* **Requirement**: State how many lines of the material below contain the word "shoreline". Reply with the number alone.

# # # # #

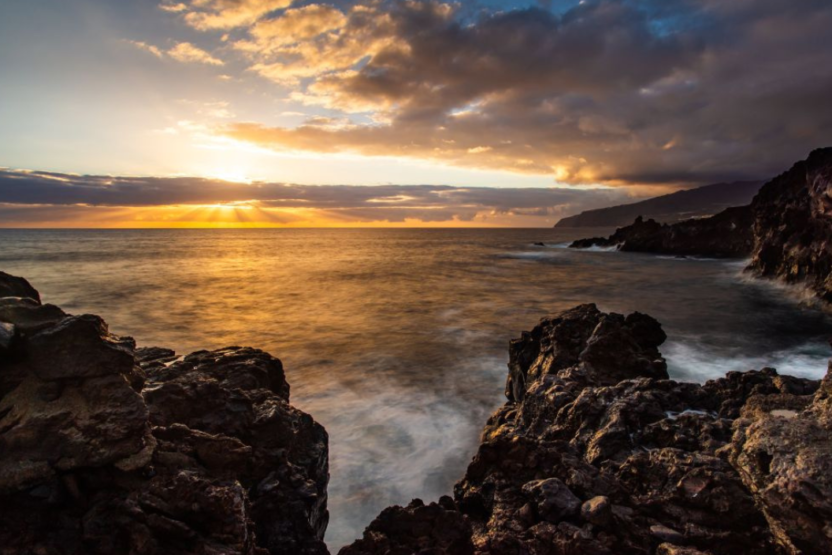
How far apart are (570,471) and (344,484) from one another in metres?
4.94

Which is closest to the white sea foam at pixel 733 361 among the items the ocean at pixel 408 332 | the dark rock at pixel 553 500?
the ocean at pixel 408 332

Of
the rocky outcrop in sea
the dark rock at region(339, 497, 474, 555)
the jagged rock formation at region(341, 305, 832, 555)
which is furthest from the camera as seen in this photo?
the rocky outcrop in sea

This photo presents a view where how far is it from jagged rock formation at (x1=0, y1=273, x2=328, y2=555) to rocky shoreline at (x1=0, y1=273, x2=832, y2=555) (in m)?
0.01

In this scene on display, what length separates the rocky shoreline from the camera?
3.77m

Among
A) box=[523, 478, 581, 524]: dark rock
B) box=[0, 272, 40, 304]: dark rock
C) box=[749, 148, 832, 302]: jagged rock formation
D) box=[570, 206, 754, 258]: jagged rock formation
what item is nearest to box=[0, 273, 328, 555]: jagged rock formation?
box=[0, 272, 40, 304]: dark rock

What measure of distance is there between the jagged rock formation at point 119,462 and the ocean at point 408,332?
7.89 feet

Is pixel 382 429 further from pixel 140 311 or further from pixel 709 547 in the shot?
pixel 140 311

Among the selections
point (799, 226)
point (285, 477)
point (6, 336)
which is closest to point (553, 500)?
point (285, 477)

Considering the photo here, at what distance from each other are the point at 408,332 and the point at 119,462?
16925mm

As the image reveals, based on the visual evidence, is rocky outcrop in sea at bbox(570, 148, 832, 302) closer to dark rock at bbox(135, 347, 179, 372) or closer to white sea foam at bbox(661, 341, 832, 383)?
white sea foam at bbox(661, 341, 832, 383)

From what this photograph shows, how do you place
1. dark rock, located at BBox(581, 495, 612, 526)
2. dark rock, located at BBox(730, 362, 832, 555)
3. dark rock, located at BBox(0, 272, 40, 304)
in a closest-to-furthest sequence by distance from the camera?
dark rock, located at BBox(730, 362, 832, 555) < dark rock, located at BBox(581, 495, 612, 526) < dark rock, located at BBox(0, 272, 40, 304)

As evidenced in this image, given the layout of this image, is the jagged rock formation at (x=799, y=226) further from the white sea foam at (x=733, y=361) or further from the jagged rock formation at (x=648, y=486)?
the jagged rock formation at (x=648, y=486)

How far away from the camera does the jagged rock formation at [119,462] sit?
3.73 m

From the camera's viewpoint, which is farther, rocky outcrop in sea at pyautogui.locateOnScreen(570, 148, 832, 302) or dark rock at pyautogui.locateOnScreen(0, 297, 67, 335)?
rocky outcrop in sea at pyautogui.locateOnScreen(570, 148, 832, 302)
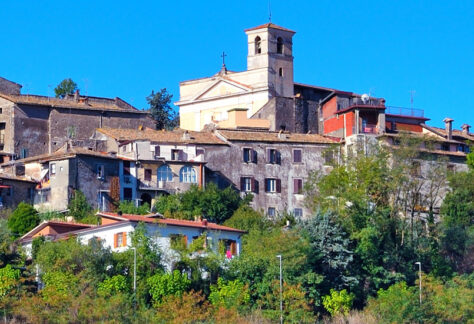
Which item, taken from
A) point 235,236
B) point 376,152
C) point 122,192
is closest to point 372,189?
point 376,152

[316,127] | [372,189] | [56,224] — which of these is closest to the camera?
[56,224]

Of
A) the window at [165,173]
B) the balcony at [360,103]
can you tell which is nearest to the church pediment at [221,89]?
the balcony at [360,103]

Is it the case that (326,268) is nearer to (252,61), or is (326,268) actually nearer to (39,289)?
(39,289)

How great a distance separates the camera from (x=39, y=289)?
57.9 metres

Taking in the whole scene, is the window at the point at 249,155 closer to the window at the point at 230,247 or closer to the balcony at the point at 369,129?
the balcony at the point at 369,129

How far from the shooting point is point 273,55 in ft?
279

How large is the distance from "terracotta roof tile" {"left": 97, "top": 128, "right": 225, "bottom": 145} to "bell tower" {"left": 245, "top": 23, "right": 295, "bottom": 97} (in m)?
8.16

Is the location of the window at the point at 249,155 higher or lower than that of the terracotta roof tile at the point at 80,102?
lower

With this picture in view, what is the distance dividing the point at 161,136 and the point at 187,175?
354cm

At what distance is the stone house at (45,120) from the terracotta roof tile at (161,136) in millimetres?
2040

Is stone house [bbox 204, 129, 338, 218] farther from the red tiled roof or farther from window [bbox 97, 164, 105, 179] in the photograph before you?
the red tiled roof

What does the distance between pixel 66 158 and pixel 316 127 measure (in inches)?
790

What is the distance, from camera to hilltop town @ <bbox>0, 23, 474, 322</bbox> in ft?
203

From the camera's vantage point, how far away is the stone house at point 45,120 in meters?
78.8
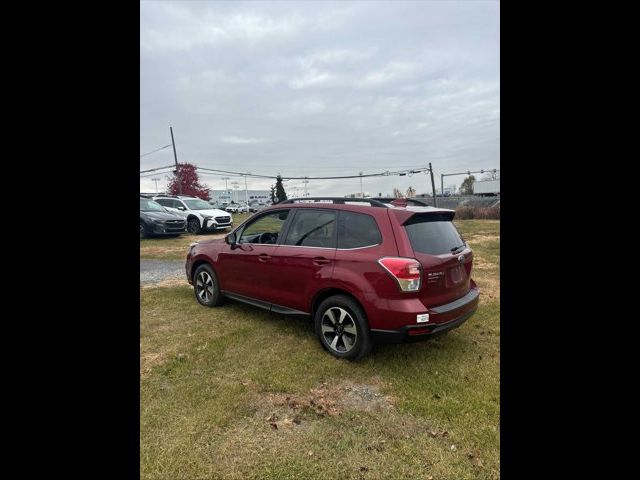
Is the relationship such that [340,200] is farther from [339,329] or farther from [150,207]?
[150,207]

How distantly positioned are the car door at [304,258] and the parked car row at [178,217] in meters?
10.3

# # # # #

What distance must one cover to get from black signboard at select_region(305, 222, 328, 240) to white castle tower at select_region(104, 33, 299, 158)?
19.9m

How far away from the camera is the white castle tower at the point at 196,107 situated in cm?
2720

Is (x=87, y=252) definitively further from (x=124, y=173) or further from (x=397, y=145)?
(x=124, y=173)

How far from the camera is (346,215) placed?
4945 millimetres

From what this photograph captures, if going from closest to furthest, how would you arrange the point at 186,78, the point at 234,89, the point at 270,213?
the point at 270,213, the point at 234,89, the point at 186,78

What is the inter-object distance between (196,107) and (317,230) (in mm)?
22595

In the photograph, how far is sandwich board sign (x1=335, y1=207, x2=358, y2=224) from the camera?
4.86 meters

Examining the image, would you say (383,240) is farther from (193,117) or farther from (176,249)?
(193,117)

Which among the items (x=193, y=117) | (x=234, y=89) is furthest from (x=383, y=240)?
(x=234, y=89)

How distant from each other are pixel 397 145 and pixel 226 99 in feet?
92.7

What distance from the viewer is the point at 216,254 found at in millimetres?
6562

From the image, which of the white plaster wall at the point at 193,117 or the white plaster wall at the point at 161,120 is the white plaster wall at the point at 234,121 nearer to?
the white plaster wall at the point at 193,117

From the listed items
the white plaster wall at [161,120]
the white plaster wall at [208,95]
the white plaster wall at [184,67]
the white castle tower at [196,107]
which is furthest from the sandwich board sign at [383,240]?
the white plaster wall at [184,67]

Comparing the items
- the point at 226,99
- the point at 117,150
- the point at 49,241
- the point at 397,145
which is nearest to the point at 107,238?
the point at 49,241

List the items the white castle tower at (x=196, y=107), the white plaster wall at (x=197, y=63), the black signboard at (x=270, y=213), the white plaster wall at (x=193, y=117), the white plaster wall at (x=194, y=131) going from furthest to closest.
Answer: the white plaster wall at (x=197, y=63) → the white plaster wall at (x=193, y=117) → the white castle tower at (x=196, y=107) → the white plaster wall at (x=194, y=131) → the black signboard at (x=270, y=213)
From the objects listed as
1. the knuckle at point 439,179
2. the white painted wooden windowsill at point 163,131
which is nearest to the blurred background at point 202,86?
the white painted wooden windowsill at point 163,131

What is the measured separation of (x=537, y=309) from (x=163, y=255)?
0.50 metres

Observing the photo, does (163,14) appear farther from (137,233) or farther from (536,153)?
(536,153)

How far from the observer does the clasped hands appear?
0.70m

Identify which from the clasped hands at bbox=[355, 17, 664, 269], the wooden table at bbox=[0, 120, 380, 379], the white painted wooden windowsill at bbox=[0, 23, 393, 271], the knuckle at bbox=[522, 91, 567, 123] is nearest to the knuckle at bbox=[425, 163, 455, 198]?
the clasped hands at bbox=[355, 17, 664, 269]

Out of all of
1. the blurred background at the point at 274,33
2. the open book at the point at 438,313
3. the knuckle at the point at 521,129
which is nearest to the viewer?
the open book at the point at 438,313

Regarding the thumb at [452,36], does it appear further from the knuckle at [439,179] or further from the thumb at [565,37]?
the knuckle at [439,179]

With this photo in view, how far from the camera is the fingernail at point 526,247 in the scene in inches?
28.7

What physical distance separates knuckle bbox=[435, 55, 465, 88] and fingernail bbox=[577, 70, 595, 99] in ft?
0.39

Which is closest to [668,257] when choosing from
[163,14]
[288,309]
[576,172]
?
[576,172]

# # # # #

* **Exercise result**: 2